Serena knows the difficult circumstances surrounding rape and abortion. How do you bring a child into the world from such a tragic event is a question filled with doubt and uncertainty, but Serena wants to use her life story to answer that question with honesty.
“I think it is easy for people to say rape is the worst thing that could happen to me. But they don’t know what I experienced behind those closed doors at Planned Parenthood,” she reflected. My abortion was traumatizing. They lied to me, and they didn’t love or care for me at the young age of only thirteen years old. Abortion did not fix the problem; it only added more trauma to my life.”
When confronted with the question of whether rape is an exception to allow an abortion, Serena states emphatically, “No, absolutely not! It does not fix anything. It adds more pain, more lies, more guilt, and more shame. Abortion keeps women in shackles!”
Today, Serena lives in complete freedom from her past, and she knows now is the time to talk about her healing. “God is so good!” she testifies.
She finds comfort from Genesis 50:20 (ESV): “As for me, you meant evil against me, but God meant it for good, to bring it about that many people should be kept alive, as they are today.”
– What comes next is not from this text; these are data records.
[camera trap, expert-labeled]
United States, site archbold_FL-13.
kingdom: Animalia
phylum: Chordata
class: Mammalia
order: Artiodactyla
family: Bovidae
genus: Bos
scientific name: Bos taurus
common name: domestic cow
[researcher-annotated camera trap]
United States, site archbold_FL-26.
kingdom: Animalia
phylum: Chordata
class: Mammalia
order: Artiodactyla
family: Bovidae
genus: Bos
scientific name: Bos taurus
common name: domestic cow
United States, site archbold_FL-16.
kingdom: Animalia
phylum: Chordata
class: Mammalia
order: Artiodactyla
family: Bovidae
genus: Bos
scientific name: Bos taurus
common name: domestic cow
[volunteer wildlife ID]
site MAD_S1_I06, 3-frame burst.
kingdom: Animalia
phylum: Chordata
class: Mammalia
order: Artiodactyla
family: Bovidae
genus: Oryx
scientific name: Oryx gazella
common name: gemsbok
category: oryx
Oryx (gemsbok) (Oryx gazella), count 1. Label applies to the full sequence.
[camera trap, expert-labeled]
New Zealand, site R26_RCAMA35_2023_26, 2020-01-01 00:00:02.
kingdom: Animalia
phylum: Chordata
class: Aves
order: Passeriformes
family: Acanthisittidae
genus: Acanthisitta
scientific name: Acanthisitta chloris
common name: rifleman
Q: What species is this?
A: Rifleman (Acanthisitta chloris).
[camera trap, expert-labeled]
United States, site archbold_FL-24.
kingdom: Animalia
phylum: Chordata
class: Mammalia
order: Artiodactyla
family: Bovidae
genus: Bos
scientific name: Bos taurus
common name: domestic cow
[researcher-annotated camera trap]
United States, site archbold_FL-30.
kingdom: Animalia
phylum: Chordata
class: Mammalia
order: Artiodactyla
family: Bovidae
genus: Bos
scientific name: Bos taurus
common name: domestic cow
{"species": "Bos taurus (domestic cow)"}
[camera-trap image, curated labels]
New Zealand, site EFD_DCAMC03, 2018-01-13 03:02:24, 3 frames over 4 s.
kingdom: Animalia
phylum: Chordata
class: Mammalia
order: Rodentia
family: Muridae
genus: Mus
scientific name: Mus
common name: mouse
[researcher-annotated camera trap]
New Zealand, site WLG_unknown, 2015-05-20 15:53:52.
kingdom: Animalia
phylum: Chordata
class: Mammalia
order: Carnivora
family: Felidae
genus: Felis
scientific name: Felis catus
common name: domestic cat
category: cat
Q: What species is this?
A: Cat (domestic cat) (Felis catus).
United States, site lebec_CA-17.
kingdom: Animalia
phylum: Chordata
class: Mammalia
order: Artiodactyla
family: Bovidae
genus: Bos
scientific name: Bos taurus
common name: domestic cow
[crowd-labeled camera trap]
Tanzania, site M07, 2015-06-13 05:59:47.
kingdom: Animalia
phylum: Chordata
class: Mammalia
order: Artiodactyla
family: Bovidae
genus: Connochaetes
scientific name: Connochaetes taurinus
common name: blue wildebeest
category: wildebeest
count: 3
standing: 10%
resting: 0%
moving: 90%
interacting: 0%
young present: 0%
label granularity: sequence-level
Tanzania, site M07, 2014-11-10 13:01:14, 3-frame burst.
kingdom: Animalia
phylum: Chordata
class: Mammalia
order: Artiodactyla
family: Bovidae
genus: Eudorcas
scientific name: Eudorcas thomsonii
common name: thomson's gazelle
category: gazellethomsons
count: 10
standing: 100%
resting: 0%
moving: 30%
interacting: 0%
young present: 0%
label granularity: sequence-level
Serena and her husband have been married for twenty-five years and are proud grandparents to a beautiful granddaughter. They both serve on the board of North Central Indiana Teen Challenge, a faith-based drug rehabilitation program for men. Serena ministers to women in jail and who are homeless. She shares her story and the gospel of Jesus Christ.
“I didn’t want to share this part of my life,” Serena admits. “I felt people would look down on me, but that is such a lie! People need to talk about abortion and rape. The church needs to talk about it. Some women are not ready to talk about their past abortion, but when they are, the church needs to be prepared to walk alongside them, love them, and point them to the cross for their healing. Discipleship is not easy, and sometimes it’s messy, but I am so grateful that I had people in the church who loved me and directed me to the truth of God’s word.”
If Serena could pass on one message of hope to women who have not dealt with the pain of their abortion, it would be that there is healing. She shares, “Everyone needs to walk through the healing process of their past abortion, no matter the circumstances. If you don’t, you will be walking through deception, pain, and all the bondage that goes with that. But the same God who sent people to show His love for me is the same God who will redeem your life too. I want to share my testimony because it is God who shines through my story!”